定食屋は米が命なんだけど、私が下関でお店をやっていた時は、農家と直接契約していたので仕入れの心配が全くなく、とびきりの美味しいご飯をおかわり自由で提供していました。
7年前当時、価格相場は1俵30キロが8,000円。これは、JAに洗脳されているためどこの農家も一律で、抜け駆けを許さないと思い込んでいるのが田舎の常識というものでした。本当は、品質に個体差があって、上流の田んぼ(水がキレいで涼しい)で獲れた米ほど美味い。だから、値段に差をつけても良いと思うんだけど、そういうことをすると途端に陰口が立つのが集落の閉鎖性で、米の価格が一定に維持されていたのです。
前にも書きましたが、「自分が損をしているのだから、お前も損をすべきだ」そんな心理から引き起こされる行動を「スパイト行動」と言います。スパイト(spite)とは英語で「意地悪」の意味なんだけど、こういう同調圧力こそが田舎の発展を阻害している考え方で、農業に魅力が生まれない要因となっているのです。

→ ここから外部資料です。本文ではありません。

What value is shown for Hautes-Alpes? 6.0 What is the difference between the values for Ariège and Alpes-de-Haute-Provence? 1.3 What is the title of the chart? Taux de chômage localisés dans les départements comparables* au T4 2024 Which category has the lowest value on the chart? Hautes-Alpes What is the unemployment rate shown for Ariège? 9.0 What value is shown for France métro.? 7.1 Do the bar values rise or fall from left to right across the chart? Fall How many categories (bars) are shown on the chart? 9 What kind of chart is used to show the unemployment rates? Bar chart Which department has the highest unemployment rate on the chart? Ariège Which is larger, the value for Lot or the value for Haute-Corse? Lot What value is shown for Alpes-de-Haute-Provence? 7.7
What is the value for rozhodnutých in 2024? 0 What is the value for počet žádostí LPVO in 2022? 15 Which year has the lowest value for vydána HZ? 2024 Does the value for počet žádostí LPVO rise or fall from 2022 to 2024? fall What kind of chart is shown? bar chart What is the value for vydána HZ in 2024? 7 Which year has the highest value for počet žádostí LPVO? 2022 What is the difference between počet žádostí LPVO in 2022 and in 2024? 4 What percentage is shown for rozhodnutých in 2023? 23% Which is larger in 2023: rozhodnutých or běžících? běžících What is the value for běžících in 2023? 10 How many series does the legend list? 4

本当は、2倍3倍のお金を払っても手に入れたいような品質のお米がたくさんあるのに、もったいない話です。
子供のころ、稲作生産の中心は、新潟から東北にかけての夏でも涼しい地方でした。
それは、お米というものが暑さに弱く(寒さにも弱いんだけど)、九州をはじめとする南では、良質の米が獲れないと思われていたのです。

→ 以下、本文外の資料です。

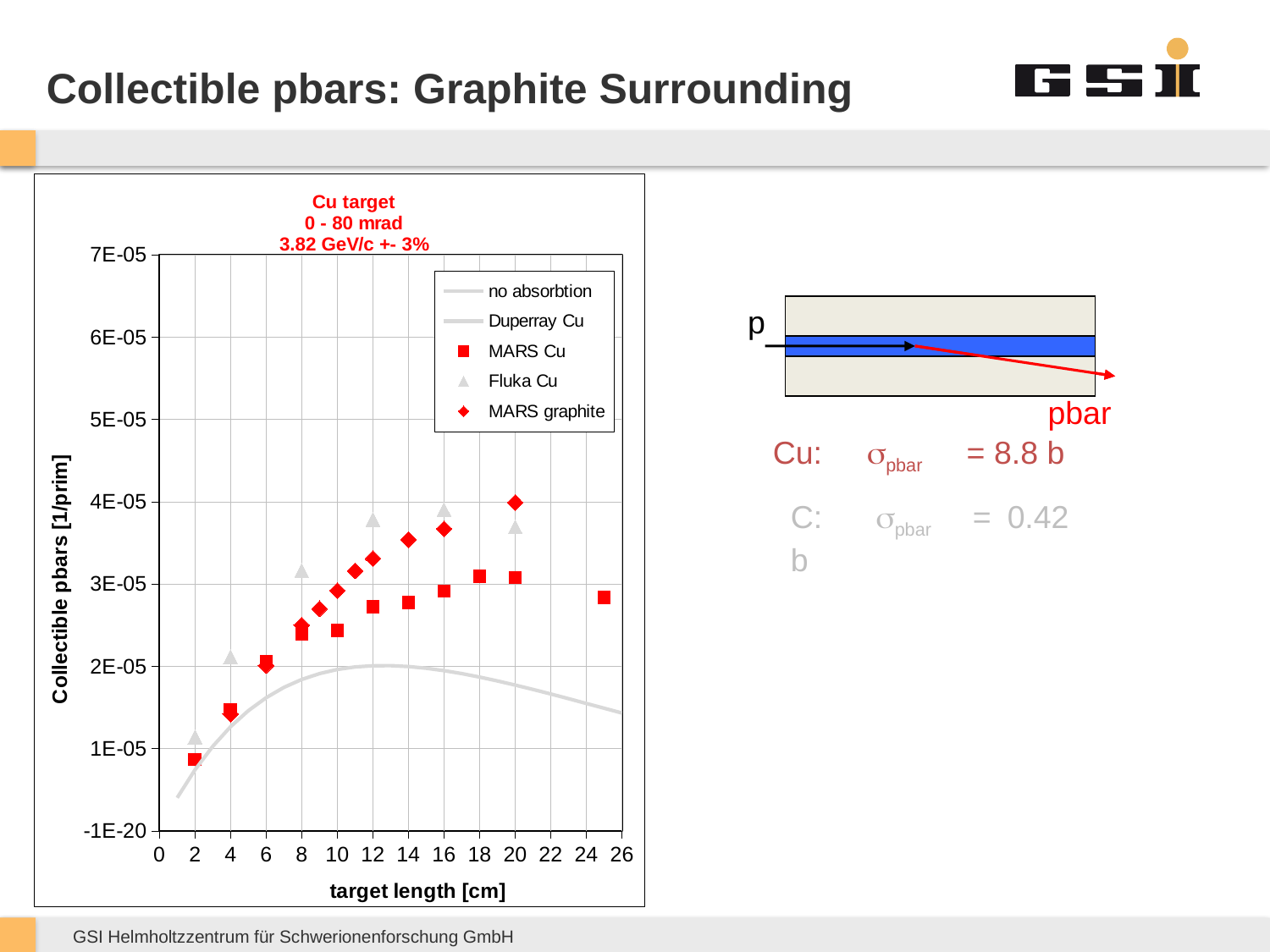
At a target length of 16 cm, which series has the larger value: MARS graphite or MARS Cu? MARS graphite Is the MARS Cu value at a target length of 25 cm greater or less than 3E-05? less Is the MARS Cu value at a target length of 2 cm greater or less than 1E-05? less How many series does the chart legend list? 5 Do the MARS graphite values rise or fall as the target length increases from 4 cm to 20 cm? rise What kind of chart is shown on the slide? scatter chart At a target length of 20 cm, which series has the larger value: Fluka Cu or MARS Cu? Fluka Cu Is the Fluka Cu value at a target length of 12 cm greater or less than 3E-05? greater What is the label of the x axis of the chart? target length [cm] What is the label of the y axis of the chart? Collectible pbars [1/prim]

ところが、品種改良がぐんぐん進み、今ではむしろ特Aランクの産地の中心が西から南へと移りつつある。変われば変わるものです。
ちなみに、私のお店では「きぬむすめ」と「にこまる」を使っていました。この「にこまる」は近年急上昇の銘柄で、粘り気が強いためもち米が混ざっているような食感で、腹持ちが良いのが特徴的です。毎朝お店で精米し、氷で締めてからガス釜で大量炊きするので、家庭ではなかなか味わえないような逸品に仕上がりました。懐かしい。

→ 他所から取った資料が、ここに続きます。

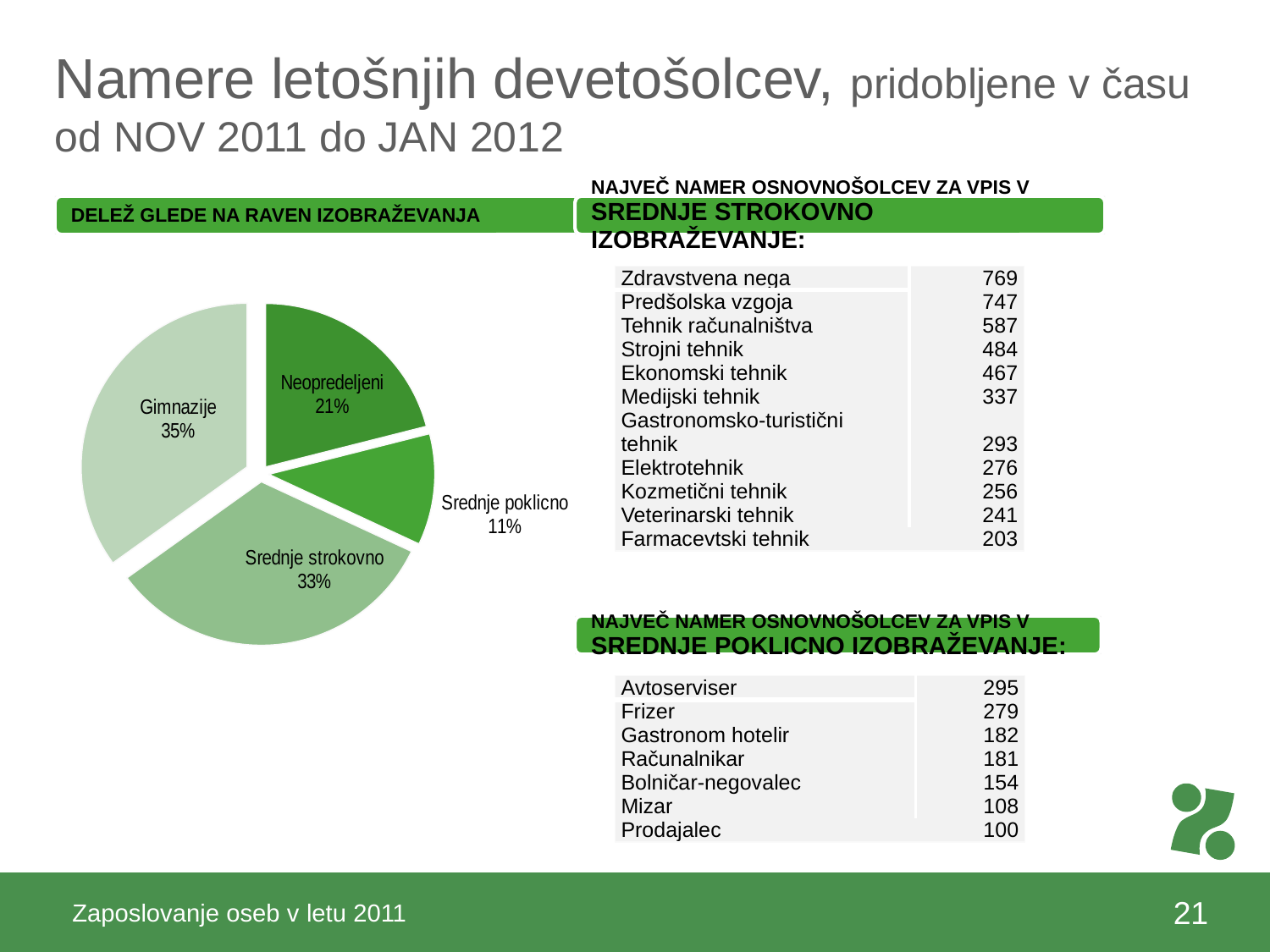
What share of the pie chart is Srednje poklicno? 11% Which slice of the pie chart is the smallest? Srednje poklicno What share of the pie chart is Neopredeljeni? 21% Which slice of the pie chart is the largest? Gimnazije What is the difference in percentage points between the Gimnazije and Neopredeljeni slices? 14 How many slices does the pie chart have? 4 What is the title shown above the pie chart? DELEŽ GLEDE NA RAVEN IZOBRAŽEVANJA What kind of chart is shown on the slide? pie chart What share of the pie chart is Gimnazije? 35% Which is larger in the pie chart, Neopredeljeni or Srednje poklicno? Neopredeljeni What share of the pie chart is Srednje strokovno? 33% What is the difference in percentage points between the Srednje strokovno and Srednje poklicno slices? 22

ここのところ、スーパーの店頭からお米が消えています。
インバウンドの影響だと言う人がいますが、そんなレベルじゃないでしょう。立て続けの災害報道で、備蓄ブームが起きたのに相まって、何らかの意図が働いているように思います。急激な値上げ? そうなると、飲食店は大変でしょうね。みんなが右往左往するなか、これは結構な政治課題です。
農業に携わる人の平均年齢は68歳だと言いますから、それでは改革が望めそうにないってとこ。内側からはなかなか変えられない。
JAを何とかしないといけないんですけど…。
農政に大鉈が振れる救世主ということで、石破茂を支持しているんだけどねぇ、ダメなんだろうなぁ。